Interfectorem Instinctu
by wideawakepastmidnight
Summary: When a fastidious killer is forced to face to disorder of death. ONESHOT. [PART 1 of the ON THE ROAD series]


For the first time in his life, the sanctity of the road did nothing to aid him in his hour of need.

He had taken to the road every time that the humanity that had survived the years of close proximity with his killer's instincts, had risen up in protest; whether it be anger or joy, angst or sadness, or the unexplainable emptiness that humans alone can harbour. He had grappled back those emotions just as he had pounded across nearly every square of the continental US, pushing the miles of asphalt behind him.

The roar of his engine had always been enough for him; the biker and the machine fused together so perfectly that he barely knew himself without it. His Harley expressed everything that he couldn't afford to feel: the throaty growl echoing every kind of cry under the sun.

He had always transferred his humanity, his feelings, into the machines around him, fusing them to him as if they were some kind of life force.

His gun knew anger, fear and determination; it had absorbed the tension in his grip, torn the feelings from his very fingerprints, worn the skin of his palm down in order to reach further in and extract more of his pain. His Harley knew the softer, more vulnerable side; the sleek metal frame had weathered the miles that he had attempted to put between himself and his heart, aided in the dismissal of any rogue tears that so dared to fall, abandoning the unpalatable evidence on an unrecognisable stretch of asphalt.

But his one viable crutch to lean on was doing fuck all this time around.
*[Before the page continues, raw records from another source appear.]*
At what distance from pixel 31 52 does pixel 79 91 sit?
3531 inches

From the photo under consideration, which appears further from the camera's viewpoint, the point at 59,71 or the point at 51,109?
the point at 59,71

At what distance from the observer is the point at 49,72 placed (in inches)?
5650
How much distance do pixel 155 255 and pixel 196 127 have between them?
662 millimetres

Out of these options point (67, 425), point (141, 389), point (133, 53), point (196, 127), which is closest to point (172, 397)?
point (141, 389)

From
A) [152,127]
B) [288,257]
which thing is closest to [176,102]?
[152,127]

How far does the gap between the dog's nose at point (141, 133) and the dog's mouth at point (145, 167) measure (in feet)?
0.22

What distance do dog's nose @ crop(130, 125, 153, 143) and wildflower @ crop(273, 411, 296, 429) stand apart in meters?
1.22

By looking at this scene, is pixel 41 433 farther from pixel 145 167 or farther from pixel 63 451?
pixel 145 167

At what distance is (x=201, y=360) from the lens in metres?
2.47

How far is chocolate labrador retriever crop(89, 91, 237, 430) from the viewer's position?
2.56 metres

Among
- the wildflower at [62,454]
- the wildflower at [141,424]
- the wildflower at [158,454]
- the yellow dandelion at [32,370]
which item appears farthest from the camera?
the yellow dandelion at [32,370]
The anger that raged through his veins, burned through every muscle in his body, causing his entire being to shake with the unfiltered tension, attempted to exit in the expected way. His empty fist had clenched so tightly during the short walk to his motorcycle that his ragged fingernails had punctured through the worn leather of his riding gloves, biting into the very skin of his palm. His Glock lay abandoned next to the head of the dead behind him, tossed aside for its idleness in curing his condition.

As he sat astride his bike, the vibrations and rhythm, that usually would have flowed straight through him and helped him feel at one with the engine, jarred against every nerve within him. His gun hand still fought to find the trigger of his beloved Glock, but it found only his throttle instead.

Tearing down the tarmac strip of some backwater highway in the middle of bumfuck nowhere, he felt himself begin to crack. His flawless armour, the numb facade that the rest of the world believed, began to develop chinks; it let in the goddamn sunlight that had once warmed his back as he travelled to places known and loved. The rays now simply burned through his paper-thin skin, casting illumination to even the darkest corners of his cold, black soul. Every feeling, every emotion that he had ever repressed lay within him, turned to stone under the pressure he exerted in order to keep them under wraps, like carbon turned to glittering diamond, finally sharp enough to break through the thickest of skins.

The sunlight seemed to reflect off these crystals, causing glares in his vision, hiding the road from his sight.

A sob ripped through him and he wondered, for the first time, if perhaps the visions in front of him were real, if perhaps they were the tears finally come to taunt their master.

He had surrounded himself with so much death, so much pain and suffering, blood and gore, that he had begun to find that its presence settled him. He was in control and the pain was not his. The delirium that he brought to the minds of others somehow quieted the din that resided within his bone dome; the phantoms and hallucinations that accompanied his victims' pain playing well with his own.

He had followed orders, followed the outlaw code of action and reaction, echoed his leaders wishes and fought someone else's fight for so long now that he barely knew how to do anything else.

He liked order, control; a solid reason why. He would take those any way that he could: falling in to rank within his brothers, confirming his instruction with his leader, laying his tools out for use, taking the time to understand his projects and how best to receive the results he wanted; choosing which would be someone's last breath.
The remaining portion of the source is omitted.